Dice up garlic and ginger. Cut celery and peppers into thin strips. Dice up mushrooms and cut green onion into 1/4-1/2″ pieces. Cut shrimp down center about halfway through to butterfly them so they cook quickly and evenly.

Heat up a soup pan and add the peanut oil. Add the garlic, ginger, red pepper, mushrooms and celery and stir-fry them in the oil for just a few minutes– not too long. Add chicken stock, soy sauce, and white or black pepper. When it starts to simmer, add ramen noodles and cook for about two minutes.

Add green onion and nori. Finally, add the shrimp, turn off the heat, cover and let the soup sit for about three minutes. This is the secret to NOT overcooking shrimp in soup– don’t boil it! Make sure the shrimp is completely submerged in the broth and let the residual heat cook the shrimp just right. Enjoy!

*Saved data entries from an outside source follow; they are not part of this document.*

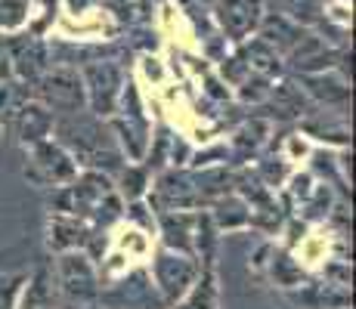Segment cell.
Returning a JSON list of instances; mask_svg holds the SVG:
<instances>
[{
    "label": "cell",
    "instance_id": "1",
    "mask_svg": "<svg viewBox=\"0 0 356 309\" xmlns=\"http://www.w3.org/2000/svg\"><path fill=\"white\" fill-rule=\"evenodd\" d=\"M53 136H56L59 146L74 158L78 170H99V174H106V176H115L127 164L124 158H121L118 146H115V136H112V130H108V124L97 118V115L78 112V115L56 118Z\"/></svg>",
    "mask_w": 356,
    "mask_h": 309
},
{
    "label": "cell",
    "instance_id": "2",
    "mask_svg": "<svg viewBox=\"0 0 356 309\" xmlns=\"http://www.w3.org/2000/svg\"><path fill=\"white\" fill-rule=\"evenodd\" d=\"M53 214L87 219L93 229H102L124 214V198L118 195L112 176L99 170H81L68 185L53 189Z\"/></svg>",
    "mask_w": 356,
    "mask_h": 309
},
{
    "label": "cell",
    "instance_id": "3",
    "mask_svg": "<svg viewBox=\"0 0 356 309\" xmlns=\"http://www.w3.org/2000/svg\"><path fill=\"white\" fill-rule=\"evenodd\" d=\"M53 269V281H56V294L59 300L74 306H97L99 300V276L97 266H93V257L87 251H65L56 253V263L50 266Z\"/></svg>",
    "mask_w": 356,
    "mask_h": 309
},
{
    "label": "cell",
    "instance_id": "4",
    "mask_svg": "<svg viewBox=\"0 0 356 309\" xmlns=\"http://www.w3.org/2000/svg\"><path fill=\"white\" fill-rule=\"evenodd\" d=\"M31 99L47 106L56 118L87 112V96L81 72L72 65H50L38 81H31Z\"/></svg>",
    "mask_w": 356,
    "mask_h": 309
},
{
    "label": "cell",
    "instance_id": "5",
    "mask_svg": "<svg viewBox=\"0 0 356 309\" xmlns=\"http://www.w3.org/2000/svg\"><path fill=\"white\" fill-rule=\"evenodd\" d=\"M25 180L38 189H63L81 174L74 158L56 140H44L25 149Z\"/></svg>",
    "mask_w": 356,
    "mask_h": 309
},
{
    "label": "cell",
    "instance_id": "6",
    "mask_svg": "<svg viewBox=\"0 0 356 309\" xmlns=\"http://www.w3.org/2000/svg\"><path fill=\"white\" fill-rule=\"evenodd\" d=\"M202 276V263L189 253H177L161 247L152 260V269H149V278H152L155 291H159L164 309H170L189 287L195 285V278Z\"/></svg>",
    "mask_w": 356,
    "mask_h": 309
},
{
    "label": "cell",
    "instance_id": "7",
    "mask_svg": "<svg viewBox=\"0 0 356 309\" xmlns=\"http://www.w3.org/2000/svg\"><path fill=\"white\" fill-rule=\"evenodd\" d=\"M81 72V81H84V96H87V108H90L97 118H112L118 112V99L121 90H124V72H121L118 62L112 59H93L87 62Z\"/></svg>",
    "mask_w": 356,
    "mask_h": 309
},
{
    "label": "cell",
    "instance_id": "8",
    "mask_svg": "<svg viewBox=\"0 0 356 309\" xmlns=\"http://www.w3.org/2000/svg\"><path fill=\"white\" fill-rule=\"evenodd\" d=\"M97 303L102 309H164L159 291H155L152 278L146 269H136L124 276L118 285H112L108 291H99Z\"/></svg>",
    "mask_w": 356,
    "mask_h": 309
},
{
    "label": "cell",
    "instance_id": "9",
    "mask_svg": "<svg viewBox=\"0 0 356 309\" xmlns=\"http://www.w3.org/2000/svg\"><path fill=\"white\" fill-rule=\"evenodd\" d=\"M155 201V214L161 210H204V198L198 195L193 174L186 170H164L159 174V183H155V195L149 198V204Z\"/></svg>",
    "mask_w": 356,
    "mask_h": 309
},
{
    "label": "cell",
    "instance_id": "10",
    "mask_svg": "<svg viewBox=\"0 0 356 309\" xmlns=\"http://www.w3.org/2000/svg\"><path fill=\"white\" fill-rule=\"evenodd\" d=\"M211 10H214V19H217V25H220V31L227 34L229 40L242 44L251 34H257V25H260V19H264L266 6H264V0H214Z\"/></svg>",
    "mask_w": 356,
    "mask_h": 309
},
{
    "label": "cell",
    "instance_id": "11",
    "mask_svg": "<svg viewBox=\"0 0 356 309\" xmlns=\"http://www.w3.org/2000/svg\"><path fill=\"white\" fill-rule=\"evenodd\" d=\"M97 229L87 219L68 217V214H50L47 219V251L65 253V251H90Z\"/></svg>",
    "mask_w": 356,
    "mask_h": 309
},
{
    "label": "cell",
    "instance_id": "12",
    "mask_svg": "<svg viewBox=\"0 0 356 309\" xmlns=\"http://www.w3.org/2000/svg\"><path fill=\"white\" fill-rule=\"evenodd\" d=\"M338 59L341 56L325 44V37H319V34H313V31H307L304 37L282 56V62H289L294 72H300V78H304V74L332 72V68L338 65Z\"/></svg>",
    "mask_w": 356,
    "mask_h": 309
},
{
    "label": "cell",
    "instance_id": "13",
    "mask_svg": "<svg viewBox=\"0 0 356 309\" xmlns=\"http://www.w3.org/2000/svg\"><path fill=\"white\" fill-rule=\"evenodd\" d=\"M198 214H202V210H161V214H155V223H159V229H161V242L168 251L195 257Z\"/></svg>",
    "mask_w": 356,
    "mask_h": 309
},
{
    "label": "cell",
    "instance_id": "14",
    "mask_svg": "<svg viewBox=\"0 0 356 309\" xmlns=\"http://www.w3.org/2000/svg\"><path fill=\"white\" fill-rule=\"evenodd\" d=\"M108 130L115 136V146H118L121 158L127 164H143L149 152V142H152V130H149L146 118H130V115H121V118L106 121Z\"/></svg>",
    "mask_w": 356,
    "mask_h": 309
},
{
    "label": "cell",
    "instance_id": "15",
    "mask_svg": "<svg viewBox=\"0 0 356 309\" xmlns=\"http://www.w3.org/2000/svg\"><path fill=\"white\" fill-rule=\"evenodd\" d=\"M53 127H56V115L47 106H40L38 99H29L22 108H19L16 121H13L10 133L16 136L19 146H38L44 140H53Z\"/></svg>",
    "mask_w": 356,
    "mask_h": 309
},
{
    "label": "cell",
    "instance_id": "16",
    "mask_svg": "<svg viewBox=\"0 0 356 309\" xmlns=\"http://www.w3.org/2000/svg\"><path fill=\"white\" fill-rule=\"evenodd\" d=\"M6 50H10V59H13V78L22 81V84L38 81L40 74L53 65L50 53H47V44L38 40V37L6 40Z\"/></svg>",
    "mask_w": 356,
    "mask_h": 309
},
{
    "label": "cell",
    "instance_id": "17",
    "mask_svg": "<svg viewBox=\"0 0 356 309\" xmlns=\"http://www.w3.org/2000/svg\"><path fill=\"white\" fill-rule=\"evenodd\" d=\"M300 87L310 96L313 106L328 108V112H344L347 102H350V87H347V78H341L338 72H319V74H304L300 78Z\"/></svg>",
    "mask_w": 356,
    "mask_h": 309
},
{
    "label": "cell",
    "instance_id": "18",
    "mask_svg": "<svg viewBox=\"0 0 356 309\" xmlns=\"http://www.w3.org/2000/svg\"><path fill=\"white\" fill-rule=\"evenodd\" d=\"M264 108H273V115L276 118H307V115H313V102L310 96L304 93V87L298 84V81L291 78H282V81H273L270 87V96L264 99Z\"/></svg>",
    "mask_w": 356,
    "mask_h": 309
},
{
    "label": "cell",
    "instance_id": "19",
    "mask_svg": "<svg viewBox=\"0 0 356 309\" xmlns=\"http://www.w3.org/2000/svg\"><path fill=\"white\" fill-rule=\"evenodd\" d=\"M266 136H270V118L257 115V118H248L242 127L232 133L227 152L232 164H248L260 155V149L266 146Z\"/></svg>",
    "mask_w": 356,
    "mask_h": 309
},
{
    "label": "cell",
    "instance_id": "20",
    "mask_svg": "<svg viewBox=\"0 0 356 309\" xmlns=\"http://www.w3.org/2000/svg\"><path fill=\"white\" fill-rule=\"evenodd\" d=\"M56 303L59 294H56V281H53V269L50 266H38L22 281V291H19L13 309H56Z\"/></svg>",
    "mask_w": 356,
    "mask_h": 309
},
{
    "label": "cell",
    "instance_id": "21",
    "mask_svg": "<svg viewBox=\"0 0 356 309\" xmlns=\"http://www.w3.org/2000/svg\"><path fill=\"white\" fill-rule=\"evenodd\" d=\"M304 34H307L304 25L291 22L289 16H282V12H276V10L264 12V19H260V25H257V37L264 40L266 47H273L279 56H285Z\"/></svg>",
    "mask_w": 356,
    "mask_h": 309
},
{
    "label": "cell",
    "instance_id": "22",
    "mask_svg": "<svg viewBox=\"0 0 356 309\" xmlns=\"http://www.w3.org/2000/svg\"><path fill=\"white\" fill-rule=\"evenodd\" d=\"M236 56L242 59V65L248 68L251 74H257V78L276 81V78H282V72H285L282 56H279V53L273 50V47H266L260 37L242 40V50H238Z\"/></svg>",
    "mask_w": 356,
    "mask_h": 309
},
{
    "label": "cell",
    "instance_id": "23",
    "mask_svg": "<svg viewBox=\"0 0 356 309\" xmlns=\"http://www.w3.org/2000/svg\"><path fill=\"white\" fill-rule=\"evenodd\" d=\"M208 217L214 223L217 232H236V229H245L248 226V204L236 195V192H227V195L214 198L208 204Z\"/></svg>",
    "mask_w": 356,
    "mask_h": 309
},
{
    "label": "cell",
    "instance_id": "24",
    "mask_svg": "<svg viewBox=\"0 0 356 309\" xmlns=\"http://www.w3.org/2000/svg\"><path fill=\"white\" fill-rule=\"evenodd\" d=\"M217 306H220V285H217V276H214V269H202L195 285L170 309H217Z\"/></svg>",
    "mask_w": 356,
    "mask_h": 309
},
{
    "label": "cell",
    "instance_id": "25",
    "mask_svg": "<svg viewBox=\"0 0 356 309\" xmlns=\"http://www.w3.org/2000/svg\"><path fill=\"white\" fill-rule=\"evenodd\" d=\"M115 189H118L121 198H127V201H143L149 192V170L143 167V164H124V167L118 170V174L112 176Z\"/></svg>",
    "mask_w": 356,
    "mask_h": 309
},
{
    "label": "cell",
    "instance_id": "26",
    "mask_svg": "<svg viewBox=\"0 0 356 309\" xmlns=\"http://www.w3.org/2000/svg\"><path fill=\"white\" fill-rule=\"evenodd\" d=\"M31 99V90L22 84V81H3L0 84V127L10 133L13 121H16L19 108Z\"/></svg>",
    "mask_w": 356,
    "mask_h": 309
},
{
    "label": "cell",
    "instance_id": "27",
    "mask_svg": "<svg viewBox=\"0 0 356 309\" xmlns=\"http://www.w3.org/2000/svg\"><path fill=\"white\" fill-rule=\"evenodd\" d=\"M276 12L289 16L298 25H313L323 16V0H276Z\"/></svg>",
    "mask_w": 356,
    "mask_h": 309
},
{
    "label": "cell",
    "instance_id": "28",
    "mask_svg": "<svg viewBox=\"0 0 356 309\" xmlns=\"http://www.w3.org/2000/svg\"><path fill=\"white\" fill-rule=\"evenodd\" d=\"M270 87H273V81H266V78H257V74H245L242 81L236 84V93H238V99L242 102H251V106H264V99L270 96Z\"/></svg>",
    "mask_w": 356,
    "mask_h": 309
},
{
    "label": "cell",
    "instance_id": "29",
    "mask_svg": "<svg viewBox=\"0 0 356 309\" xmlns=\"http://www.w3.org/2000/svg\"><path fill=\"white\" fill-rule=\"evenodd\" d=\"M270 269H273L276 285H282V287H298L300 281H304V272H300V266L291 260V253H276Z\"/></svg>",
    "mask_w": 356,
    "mask_h": 309
},
{
    "label": "cell",
    "instance_id": "30",
    "mask_svg": "<svg viewBox=\"0 0 356 309\" xmlns=\"http://www.w3.org/2000/svg\"><path fill=\"white\" fill-rule=\"evenodd\" d=\"M31 10V0H0V28L16 31L25 25Z\"/></svg>",
    "mask_w": 356,
    "mask_h": 309
},
{
    "label": "cell",
    "instance_id": "31",
    "mask_svg": "<svg viewBox=\"0 0 356 309\" xmlns=\"http://www.w3.org/2000/svg\"><path fill=\"white\" fill-rule=\"evenodd\" d=\"M193 164L195 167H220V164H229V152H227V146H214V149H208V152H198L193 155Z\"/></svg>",
    "mask_w": 356,
    "mask_h": 309
},
{
    "label": "cell",
    "instance_id": "32",
    "mask_svg": "<svg viewBox=\"0 0 356 309\" xmlns=\"http://www.w3.org/2000/svg\"><path fill=\"white\" fill-rule=\"evenodd\" d=\"M3 81H16L13 78V59H10V50H6V44L0 40V84Z\"/></svg>",
    "mask_w": 356,
    "mask_h": 309
},
{
    "label": "cell",
    "instance_id": "33",
    "mask_svg": "<svg viewBox=\"0 0 356 309\" xmlns=\"http://www.w3.org/2000/svg\"><path fill=\"white\" fill-rule=\"evenodd\" d=\"M143 201H130V208H127V217H134V219H140L143 226H146V229H152V223H155V217L152 214H143Z\"/></svg>",
    "mask_w": 356,
    "mask_h": 309
},
{
    "label": "cell",
    "instance_id": "34",
    "mask_svg": "<svg viewBox=\"0 0 356 309\" xmlns=\"http://www.w3.org/2000/svg\"><path fill=\"white\" fill-rule=\"evenodd\" d=\"M90 3H99V0H68V6H72V10H84V6H90Z\"/></svg>",
    "mask_w": 356,
    "mask_h": 309
},
{
    "label": "cell",
    "instance_id": "35",
    "mask_svg": "<svg viewBox=\"0 0 356 309\" xmlns=\"http://www.w3.org/2000/svg\"><path fill=\"white\" fill-rule=\"evenodd\" d=\"M56 309H84V306H74V303H65V300H59Z\"/></svg>",
    "mask_w": 356,
    "mask_h": 309
},
{
    "label": "cell",
    "instance_id": "36",
    "mask_svg": "<svg viewBox=\"0 0 356 309\" xmlns=\"http://www.w3.org/2000/svg\"><path fill=\"white\" fill-rule=\"evenodd\" d=\"M202 3H208V6H211V3H214V0H202Z\"/></svg>",
    "mask_w": 356,
    "mask_h": 309
},
{
    "label": "cell",
    "instance_id": "37",
    "mask_svg": "<svg viewBox=\"0 0 356 309\" xmlns=\"http://www.w3.org/2000/svg\"><path fill=\"white\" fill-rule=\"evenodd\" d=\"M97 309H102V306H97Z\"/></svg>",
    "mask_w": 356,
    "mask_h": 309
}]
</instances>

Perfectly Grilled Pork Tenderloin

pork-loinPork tenderloin is the equivalent of the beef tenderloin that filet mignon cuts come from. Used to be though, the Food and Drug Administration recommended cooking pork to an internal temperature of 165 degrees– which resulted in a relatively dried-out, flavorless cut of meat. But a couple years ago, the FDA changed their recommendation for cooking pork to an internal temp of 145 degrees. This is great news for us backyard barbequers, for now we can confidently cook pork tenderloin the way many chefs have been doing it for years. And what a difference 20 fewer degrees makes! I was amazed at the difference the first time I tried it. Pork tenderloin cooked medium, so it’s still slightly pink in the middle, is juicy and delicious. It almost rivals filet mignon in flavor, in my opinion, and at a lot less per pound.

Grilled pork tenderloin is good either as a dry rub or marinated. I decided to marinate it this time– maybe I’ll do a dry rub pork loin post later this summer– I’ll definitely be making this again.

Ingredients:

  • 1 Pork Tenderloin, any size
  • 1 12-oz. can of your favorite Cola
  • 1/2-Cup Olive Oil
  • 2 Tablespoons Apple Cider Vinegar
  • 2 Tablespoons Soy Sauce
  • 1 Teaspoon Black Pepper
  • 1 Teaspoon Granulated Garlic Powder
  • 1 Teaspoon Oregano

 

Special Utensils:

  • Meat Thermometer

 Serves 2-4, depending on size of tenderloin

Mix the marinade ingredients. Marinate the tenderloin for at least several hours, preferably overnight.

Heat up charcoal to cover half the grill, or heat up half the burners on your gas grill, if you insist on using a gas grill (crime against barbeque, in my opinion, but I try to keep an open mind). I also cut up some apple wood, burning some on the coals to embers, and reserve a few chunks to soak in water for smoking. I think I mentioned in another post, if you have a gas grill and you want to smoke meat, I’ve heard you can put wood chips in foil, wrapped up but open on the ends, then set directly on a burner to get the wood inside the foil smoking.

When the coals are ready. first put the pork on the hot side of the grill, turning every few minutes just until you get a nice brown on outside of the meat. Then move the meat to the cooler side of the grill to finish cooking with indirect heat. Insert the thermometer probe into the middle of the loin, sit down, open your favorite beverage, and wait until the temp reaches 145. take the tenderloin off the heat, let rest for 5 minutes or so, and enjoy!